* [Text]:
▶
In-Depth Guide: What Is Cellular Data & How Does It Work?

Now You Know

Cellular data is equally important as a mobile phone. Most of the time we would agree that a mobile phone can do wonders. But, truth is, without mobile data, your smartphone is just like any other regular phone. As much as you would like to stay connected on your blog or social media, without an internet connection, that’s simply impossible. In many scenarios, connectivity is imperative in our lives. But how much do you really know about cellular data and how does it actually work? Here are the essentials you need to get a good grasp of cellular data.


Cellular tower for data reception
©Photo by Republica on Pixabay

What Is Cellular Data?

There are usually two ways you can connect to the internet: WiFi network or cellular data. While both of these use radio waves, WiFi covers a limited area and cellular data, on the other hand, lets you connect as long as you’re in a geographical area covered by your mobile network carrier.
◀
[Records of scene-based questions]
▶
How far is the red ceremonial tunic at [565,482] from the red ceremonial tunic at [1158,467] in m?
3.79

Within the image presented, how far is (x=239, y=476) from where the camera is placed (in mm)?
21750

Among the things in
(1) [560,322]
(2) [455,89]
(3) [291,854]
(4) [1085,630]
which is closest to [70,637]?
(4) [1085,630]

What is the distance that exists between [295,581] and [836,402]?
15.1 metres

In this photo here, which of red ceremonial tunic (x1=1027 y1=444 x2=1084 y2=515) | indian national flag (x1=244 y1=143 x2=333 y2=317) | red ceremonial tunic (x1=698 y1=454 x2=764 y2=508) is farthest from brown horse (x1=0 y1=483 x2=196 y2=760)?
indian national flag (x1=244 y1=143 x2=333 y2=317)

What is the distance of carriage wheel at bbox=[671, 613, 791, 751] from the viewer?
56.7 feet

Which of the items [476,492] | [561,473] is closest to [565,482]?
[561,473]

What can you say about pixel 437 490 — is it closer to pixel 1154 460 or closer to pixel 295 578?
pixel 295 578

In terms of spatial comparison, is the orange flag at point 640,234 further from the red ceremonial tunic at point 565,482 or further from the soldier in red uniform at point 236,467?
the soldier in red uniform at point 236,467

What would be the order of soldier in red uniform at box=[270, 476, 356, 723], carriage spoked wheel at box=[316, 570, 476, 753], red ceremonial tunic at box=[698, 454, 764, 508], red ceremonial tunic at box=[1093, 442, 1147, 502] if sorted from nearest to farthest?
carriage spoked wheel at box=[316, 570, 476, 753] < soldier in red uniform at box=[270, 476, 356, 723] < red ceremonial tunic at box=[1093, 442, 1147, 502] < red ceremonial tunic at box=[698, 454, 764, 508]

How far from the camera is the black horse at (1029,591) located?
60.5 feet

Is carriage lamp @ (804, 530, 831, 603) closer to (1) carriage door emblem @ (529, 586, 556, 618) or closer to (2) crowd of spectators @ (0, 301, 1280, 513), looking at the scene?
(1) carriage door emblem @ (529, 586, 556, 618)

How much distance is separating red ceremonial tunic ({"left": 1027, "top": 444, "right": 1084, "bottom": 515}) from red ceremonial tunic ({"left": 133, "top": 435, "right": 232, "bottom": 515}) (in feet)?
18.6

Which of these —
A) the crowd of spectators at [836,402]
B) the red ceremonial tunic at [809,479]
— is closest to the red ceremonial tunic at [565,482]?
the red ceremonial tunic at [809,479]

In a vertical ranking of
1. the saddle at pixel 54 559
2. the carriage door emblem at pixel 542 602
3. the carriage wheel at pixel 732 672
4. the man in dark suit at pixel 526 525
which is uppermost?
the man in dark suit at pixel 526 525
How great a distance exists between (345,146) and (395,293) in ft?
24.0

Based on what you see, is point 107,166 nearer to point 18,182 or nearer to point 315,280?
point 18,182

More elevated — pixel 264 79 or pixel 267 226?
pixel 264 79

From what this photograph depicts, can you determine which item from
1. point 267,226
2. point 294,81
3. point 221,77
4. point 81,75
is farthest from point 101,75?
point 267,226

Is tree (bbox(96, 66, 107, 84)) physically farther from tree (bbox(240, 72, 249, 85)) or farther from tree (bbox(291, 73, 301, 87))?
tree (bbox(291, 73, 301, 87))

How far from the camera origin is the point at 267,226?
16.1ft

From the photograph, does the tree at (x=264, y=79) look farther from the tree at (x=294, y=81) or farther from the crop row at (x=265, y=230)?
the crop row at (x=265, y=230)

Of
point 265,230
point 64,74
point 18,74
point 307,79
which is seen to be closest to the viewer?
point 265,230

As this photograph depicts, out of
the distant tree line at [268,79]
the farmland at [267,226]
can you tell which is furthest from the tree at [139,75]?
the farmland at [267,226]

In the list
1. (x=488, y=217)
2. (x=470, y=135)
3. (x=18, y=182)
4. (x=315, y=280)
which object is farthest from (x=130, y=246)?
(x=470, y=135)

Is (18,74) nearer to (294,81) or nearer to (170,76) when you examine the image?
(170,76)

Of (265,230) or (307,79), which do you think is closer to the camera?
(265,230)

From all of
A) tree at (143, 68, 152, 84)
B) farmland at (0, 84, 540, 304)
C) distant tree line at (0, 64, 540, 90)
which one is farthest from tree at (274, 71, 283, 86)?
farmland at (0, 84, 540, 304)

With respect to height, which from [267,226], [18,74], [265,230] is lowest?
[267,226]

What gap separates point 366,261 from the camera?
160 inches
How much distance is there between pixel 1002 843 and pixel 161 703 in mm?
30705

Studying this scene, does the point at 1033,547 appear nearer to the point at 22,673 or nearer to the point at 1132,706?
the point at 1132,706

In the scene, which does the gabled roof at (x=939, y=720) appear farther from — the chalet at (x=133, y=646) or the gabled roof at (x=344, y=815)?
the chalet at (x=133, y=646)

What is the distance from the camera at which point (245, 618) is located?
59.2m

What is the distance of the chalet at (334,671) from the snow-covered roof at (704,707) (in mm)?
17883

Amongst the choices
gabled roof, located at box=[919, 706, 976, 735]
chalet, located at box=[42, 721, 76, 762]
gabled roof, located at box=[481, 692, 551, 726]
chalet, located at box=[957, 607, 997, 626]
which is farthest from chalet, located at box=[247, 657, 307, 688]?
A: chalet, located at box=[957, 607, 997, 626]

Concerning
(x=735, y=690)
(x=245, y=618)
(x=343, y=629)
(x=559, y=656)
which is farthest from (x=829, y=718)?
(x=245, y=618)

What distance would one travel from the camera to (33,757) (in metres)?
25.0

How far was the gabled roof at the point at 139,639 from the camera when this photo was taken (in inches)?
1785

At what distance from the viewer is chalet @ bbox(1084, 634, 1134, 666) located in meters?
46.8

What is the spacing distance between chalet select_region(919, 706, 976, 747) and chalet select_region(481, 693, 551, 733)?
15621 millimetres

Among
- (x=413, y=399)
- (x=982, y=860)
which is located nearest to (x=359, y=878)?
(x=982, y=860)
◀
* [Exercise instructions]:
• 1. Output the passage of the cellular data guide between "Now You Know" and "Is Cellular Data?", inclusive.
• 2. According to the cellular data guide, what are the two usual ways to connect to the internet?

* [Solutions for each task]:
• 1.
Now You Know

Cellular data is equally important as a mobile phone. Most of the time we would agree that a mobile phone can do wonders. But, truth is, without mobile data, your smartphone is just like any other regular phone. As much as you would like to stay connected on your blog or social media, without an internet connection, that’s simply impossible. In many scenarios, connectivity is imperative in our lives. But how much do you really know about cellular data and how does it actually work? Here are the essentials you need to get a good grasp of cellular data.


Cellular tower for data reception
©Photo by Republica on Pixabay

What Is Cellular Data?

• 2. A WiFi network or cellular data.